[WHAT THE EXERCISE ASKS]
Reproduce only the lines from the line with "At what distance is" to the line with "In the given", substituting "red bumper plate" for every occurrence of "red weight plate" and leaving everything else unchanged.

(Excerpt from a dataset)
.....
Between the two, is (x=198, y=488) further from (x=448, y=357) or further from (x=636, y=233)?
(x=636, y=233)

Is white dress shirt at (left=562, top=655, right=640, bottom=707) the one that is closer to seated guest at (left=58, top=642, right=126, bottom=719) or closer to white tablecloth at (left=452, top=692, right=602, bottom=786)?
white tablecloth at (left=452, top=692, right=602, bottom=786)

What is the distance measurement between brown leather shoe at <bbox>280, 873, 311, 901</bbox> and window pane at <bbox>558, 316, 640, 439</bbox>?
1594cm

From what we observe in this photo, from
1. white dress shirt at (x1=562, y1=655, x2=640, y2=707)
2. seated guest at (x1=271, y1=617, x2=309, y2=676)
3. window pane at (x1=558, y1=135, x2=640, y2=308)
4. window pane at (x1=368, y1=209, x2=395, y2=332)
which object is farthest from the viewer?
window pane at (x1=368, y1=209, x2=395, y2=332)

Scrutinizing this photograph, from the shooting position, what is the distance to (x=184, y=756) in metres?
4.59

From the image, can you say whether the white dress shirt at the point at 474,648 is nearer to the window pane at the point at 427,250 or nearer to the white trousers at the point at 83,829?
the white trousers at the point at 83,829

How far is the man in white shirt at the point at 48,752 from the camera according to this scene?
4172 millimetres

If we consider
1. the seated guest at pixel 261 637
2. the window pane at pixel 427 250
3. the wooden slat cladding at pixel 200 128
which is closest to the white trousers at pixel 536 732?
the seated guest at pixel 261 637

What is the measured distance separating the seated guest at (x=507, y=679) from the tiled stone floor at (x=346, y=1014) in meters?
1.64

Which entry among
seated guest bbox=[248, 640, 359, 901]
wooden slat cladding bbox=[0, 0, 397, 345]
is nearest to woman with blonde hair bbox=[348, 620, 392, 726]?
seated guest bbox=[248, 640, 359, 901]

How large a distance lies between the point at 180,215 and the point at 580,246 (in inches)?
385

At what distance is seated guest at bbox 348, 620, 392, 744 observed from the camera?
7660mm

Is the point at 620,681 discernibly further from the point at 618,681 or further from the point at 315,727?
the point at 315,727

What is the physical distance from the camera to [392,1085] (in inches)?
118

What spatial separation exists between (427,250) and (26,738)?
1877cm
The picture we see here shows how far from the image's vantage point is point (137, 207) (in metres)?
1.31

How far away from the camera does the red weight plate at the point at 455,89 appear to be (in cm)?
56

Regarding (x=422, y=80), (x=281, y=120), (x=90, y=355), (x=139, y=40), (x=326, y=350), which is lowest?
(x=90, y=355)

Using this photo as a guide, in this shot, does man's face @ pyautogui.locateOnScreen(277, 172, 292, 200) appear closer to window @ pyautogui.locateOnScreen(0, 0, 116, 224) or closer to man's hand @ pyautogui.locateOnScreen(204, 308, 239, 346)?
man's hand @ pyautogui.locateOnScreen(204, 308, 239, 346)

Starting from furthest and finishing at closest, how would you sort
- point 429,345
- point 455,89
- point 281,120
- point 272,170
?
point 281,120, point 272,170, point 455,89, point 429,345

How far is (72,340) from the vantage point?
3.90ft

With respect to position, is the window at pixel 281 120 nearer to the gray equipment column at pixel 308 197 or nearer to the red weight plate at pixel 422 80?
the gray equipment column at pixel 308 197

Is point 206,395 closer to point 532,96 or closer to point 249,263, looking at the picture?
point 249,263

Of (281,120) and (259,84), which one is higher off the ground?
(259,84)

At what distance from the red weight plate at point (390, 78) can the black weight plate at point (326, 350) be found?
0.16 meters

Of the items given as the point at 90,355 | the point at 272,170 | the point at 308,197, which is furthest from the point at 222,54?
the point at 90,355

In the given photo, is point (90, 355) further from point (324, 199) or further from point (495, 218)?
.....
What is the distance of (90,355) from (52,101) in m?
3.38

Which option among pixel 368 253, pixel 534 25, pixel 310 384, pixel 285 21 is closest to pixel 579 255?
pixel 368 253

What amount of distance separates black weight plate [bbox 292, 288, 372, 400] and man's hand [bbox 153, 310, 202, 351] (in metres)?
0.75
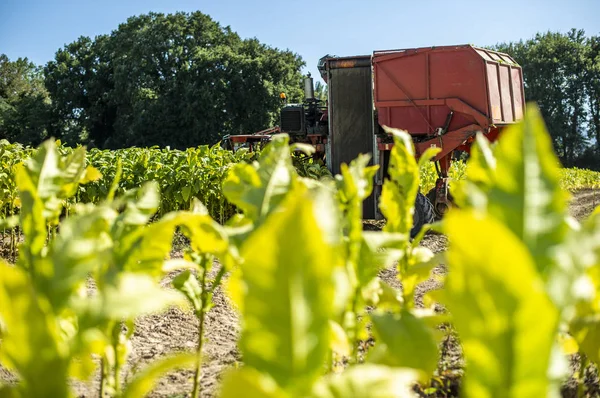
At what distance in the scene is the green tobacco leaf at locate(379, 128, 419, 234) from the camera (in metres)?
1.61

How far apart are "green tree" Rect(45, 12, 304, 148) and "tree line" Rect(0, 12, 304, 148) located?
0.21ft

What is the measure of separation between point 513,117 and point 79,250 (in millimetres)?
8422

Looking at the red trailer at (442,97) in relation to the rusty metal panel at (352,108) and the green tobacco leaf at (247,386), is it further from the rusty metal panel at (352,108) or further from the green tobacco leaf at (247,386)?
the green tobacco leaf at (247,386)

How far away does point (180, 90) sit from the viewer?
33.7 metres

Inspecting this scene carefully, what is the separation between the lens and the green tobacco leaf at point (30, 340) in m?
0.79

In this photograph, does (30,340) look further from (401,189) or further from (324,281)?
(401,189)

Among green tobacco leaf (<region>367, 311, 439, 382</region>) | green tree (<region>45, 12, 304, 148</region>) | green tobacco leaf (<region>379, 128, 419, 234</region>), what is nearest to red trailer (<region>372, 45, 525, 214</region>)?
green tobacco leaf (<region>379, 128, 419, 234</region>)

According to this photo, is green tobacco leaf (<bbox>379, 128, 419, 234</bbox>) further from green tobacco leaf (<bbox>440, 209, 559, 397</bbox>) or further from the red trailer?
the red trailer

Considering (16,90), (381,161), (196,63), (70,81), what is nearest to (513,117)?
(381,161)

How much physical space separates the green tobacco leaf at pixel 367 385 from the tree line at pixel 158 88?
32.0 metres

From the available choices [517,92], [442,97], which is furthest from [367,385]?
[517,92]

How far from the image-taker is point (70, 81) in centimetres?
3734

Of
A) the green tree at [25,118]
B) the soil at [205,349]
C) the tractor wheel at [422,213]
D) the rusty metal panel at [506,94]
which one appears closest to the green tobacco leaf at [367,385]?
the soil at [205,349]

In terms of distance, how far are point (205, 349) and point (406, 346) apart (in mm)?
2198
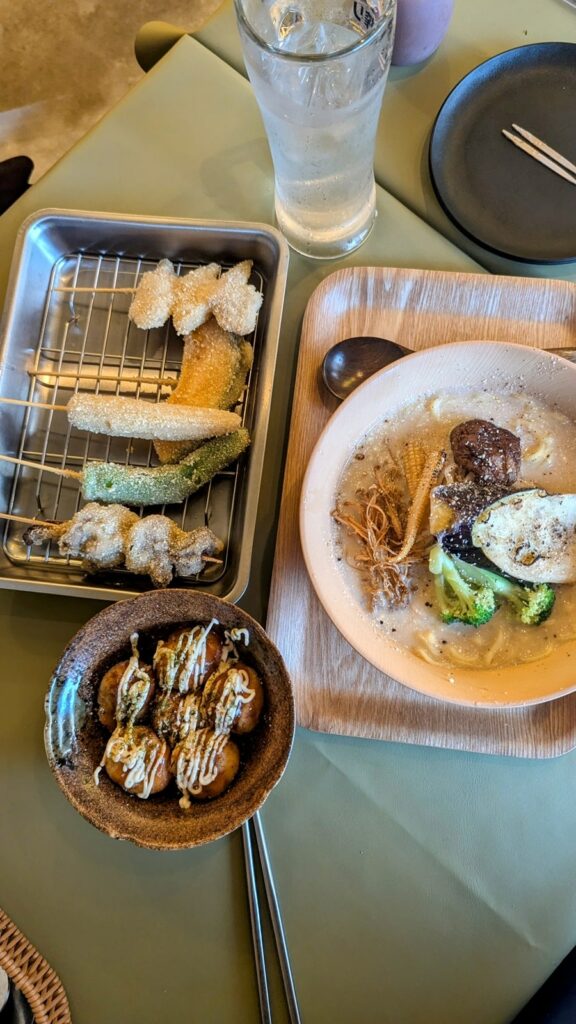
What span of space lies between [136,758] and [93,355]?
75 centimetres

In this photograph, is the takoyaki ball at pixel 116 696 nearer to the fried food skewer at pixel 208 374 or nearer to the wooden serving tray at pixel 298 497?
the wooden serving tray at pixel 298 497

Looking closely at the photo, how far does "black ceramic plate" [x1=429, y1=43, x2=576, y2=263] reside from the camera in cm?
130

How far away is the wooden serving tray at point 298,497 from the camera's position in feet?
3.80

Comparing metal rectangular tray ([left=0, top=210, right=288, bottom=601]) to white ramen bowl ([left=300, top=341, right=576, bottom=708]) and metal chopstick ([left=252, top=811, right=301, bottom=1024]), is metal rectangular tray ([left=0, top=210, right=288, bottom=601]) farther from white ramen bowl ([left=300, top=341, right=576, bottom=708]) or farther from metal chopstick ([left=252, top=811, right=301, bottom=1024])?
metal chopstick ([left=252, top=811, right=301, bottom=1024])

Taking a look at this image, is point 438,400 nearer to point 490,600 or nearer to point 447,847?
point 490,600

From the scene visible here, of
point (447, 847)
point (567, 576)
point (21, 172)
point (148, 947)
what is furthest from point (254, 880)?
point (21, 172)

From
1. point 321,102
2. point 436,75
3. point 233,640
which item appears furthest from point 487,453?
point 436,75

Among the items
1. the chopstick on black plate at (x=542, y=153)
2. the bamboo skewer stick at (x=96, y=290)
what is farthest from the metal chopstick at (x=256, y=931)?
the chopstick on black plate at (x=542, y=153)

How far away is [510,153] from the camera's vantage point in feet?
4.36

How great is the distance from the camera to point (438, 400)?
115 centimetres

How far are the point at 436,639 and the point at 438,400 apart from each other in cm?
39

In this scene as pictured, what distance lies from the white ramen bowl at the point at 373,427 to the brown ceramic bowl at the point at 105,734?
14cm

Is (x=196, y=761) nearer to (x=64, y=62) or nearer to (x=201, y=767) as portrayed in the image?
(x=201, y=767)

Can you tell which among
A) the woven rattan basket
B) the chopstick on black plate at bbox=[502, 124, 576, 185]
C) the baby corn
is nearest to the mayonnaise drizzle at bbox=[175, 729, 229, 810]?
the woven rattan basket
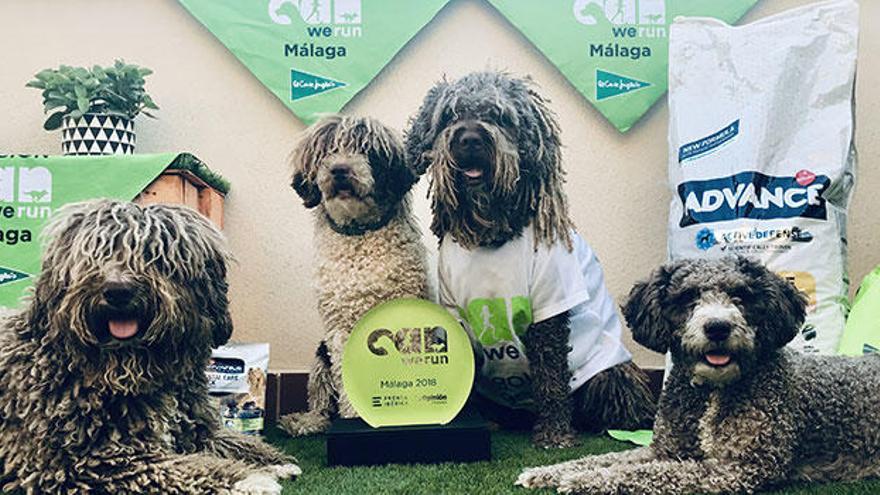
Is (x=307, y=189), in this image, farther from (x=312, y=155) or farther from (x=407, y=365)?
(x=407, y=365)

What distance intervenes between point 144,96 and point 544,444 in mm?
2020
.....
[CORRECT ANSWER]
At what distance is seated guest at bbox 348, 620, 392, 744 observed from the camera?
7660mm

Is the point at 620,681 discernibly further from the point at 618,681 or further from the point at 315,727?
the point at 315,727

What is the physical distance from the camera to [392,1085] (in inches)?
118

What spatial separation exists between (427,250) and (26,738)?
1877cm
The picture we see here shows how far from the image's vantage point is point (137, 207) (in metres)?
1.31

How far away from the camera does the red bumper plate at the point at 455,89 appear to be (in cm)?
56

Regarding (x=422, y=80), (x=281, y=120), (x=90, y=355), (x=139, y=40), (x=326, y=350), which is lowest?
(x=90, y=355)

Using this photo as a guide, in this shot, does man's face @ pyautogui.locateOnScreen(277, 172, 292, 200) appear closer to window @ pyautogui.locateOnScreen(0, 0, 116, 224) or closer to man's hand @ pyautogui.locateOnScreen(204, 308, 239, 346)?
man's hand @ pyautogui.locateOnScreen(204, 308, 239, 346)

Starting from furthest and finishing at closest, how would you sort
- point 429,345
- point 455,89
- point 281,120
- point 272,170
?
point 281,120, point 272,170, point 455,89, point 429,345

How far is (72,340) from the vantage point?
3.90ft

With respect to position, is the window at pixel 281 120 nearer to the gray equipment column at pixel 308 197 or nearer to the red bumper plate at pixel 422 80?
the gray equipment column at pixel 308 197

Is point 206,395 closer to point 532,96 or closer to point 249,263, looking at the picture?
point 249,263

Of (281,120) and (259,84), which one is higher off the ground?
(259,84)

At what distance from the red bumper plate at point (390, 78) can the black weight plate at point (326, 350) be found?
0.16 meters

Of the items given as the point at 90,355 | the point at 272,170 | the point at 308,197, which is furthest from the point at 222,54?
the point at 90,355

In the given photo, is point (90, 355) further from point (324, 199) or further from point (495, 218)?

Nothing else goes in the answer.